Capitalismo global busca um novo 'papado'
Passados cinco anos de implosão da ordem neoliberal, o sistema
capitalista está longe de dizer 'habemus papam'.
Entre a austeridade imposta à Europa e a liquidez contracíclica dos EUA, seus cardeais ora parecem hesitar, ora ganhar tempo.
Nesta 4ª feira (13), os dois lados da crise transatlântica convergiram para um meio fio que os elucida mais que todas as palavras e aparências.
A ideia é criar um grande 'nafta' europeu/norte-americano, 'equivalente à metade da produção mundial' (leia a reportagem de nosso correspondente em Londres, Marcelo Justo).
Labirínticos acordos de eliminação recíproca de tarifas e outras formas dissimuladas de protecionismo (legislações sanitárias, por exemplo) terão que ser vencidos para o desfecho da crise redundar nessa imensa 'pátria grande dos livres mercados'.
A bandeira motivacional é defender ambas as margens do avanço implacável da concorrência chinesa.
Do ponto de vista social significa algo do tipo: façamos com o emprego, a indústria, a agricultura e os serviços aquilo que a concorrência oriental faria de qualquer jeito.
O relevante nesse aceno do consistório conservador é o fato de dobrar a aposta na mesma lógica que jogou a humanidade na pior crise desde os anos 30.
O papel reservado a governos e Estados no processo é o de sempre. E estrito: desregular, desbastar, escalpelar direitos, abrir espaços ao livre fluxo dos capitais e negócios.
E seja o que Deus quiser.
O combustível da corrida são as inovações tecnológicas assadas em fogo alto nos laboratórios das corporações globais, que tem escala e capital para isso.
De novo: 'e seja o que Deus quiser'.
Externalidades como o custo adicional em pobreza e desigualdade, ademais da soberania dos povos, ficam a cargo do poder de ajuste e convencimento dos respectivos centuriões locais.
Aécios Neves estão, como sempre estiveram, disponíveis nas mais remotas latitudes.
Sua caixa de ressonância midiática, idem.
Há poucos dias a banca europeia fechou a conta de seu desempenho em 2012: 55 mil demissões.
A pátria sem fronteiras dos acionistas aplaudiu.
Ajustes e aplausos equivalentes ocorrem em todas as áreas e nos diferentes pontos cardeais do planeta, mediante a exibição de números equivalentes.
A república dos dividendos gostaria que algo parecido acontecesse com a Petrobrás no Brasil. Cortes; redução drástica de conteúdo nacional nas encomendas; bombeamento maciço de óleo para exportação; zero de novas refinarias. E por aí afora.

=-=-=

O que fazer -
A) De acordo com o texto sobre o capitalismo global, quantas demissões a banca europeia contabilizou no seu desempenho de 2012?
B) Reproduza do texto sobre o capitalismo global o trecho que começa em "Sua caixa de" e termina em "por aí afora.".
As linhas não têm relação com o texto sobre o capitalismo global.

Seção de dados -
=-=-=

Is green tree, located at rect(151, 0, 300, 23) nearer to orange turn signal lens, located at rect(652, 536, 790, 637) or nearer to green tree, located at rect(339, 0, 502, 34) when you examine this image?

=-=-=

Respostas às tarefas -
A) 55 mil demissões.

B)
Sua caixa de ressonância midiática, idem.
Há poucos dias a banca europeia fechou a conta de seu desempenho em 2012: 55 mil demissões.
A pátria sem fronteiras dos acionistas aplaudiu.
Ajustes e aplausos equivalentes ocorrem em todas as áreas e nos diferentes pontos cardeais do planeta, mediante a exibição de números equivalentes.
A república dos dividendos gostaria que algo parecido acontecesse com a Petrobrás no Brasil. Cortes; redução drástica de conteúdo nacional nas encomendas; bombeamento maciço de óleo para exportação; zero de novas refinarias. E por aí afora.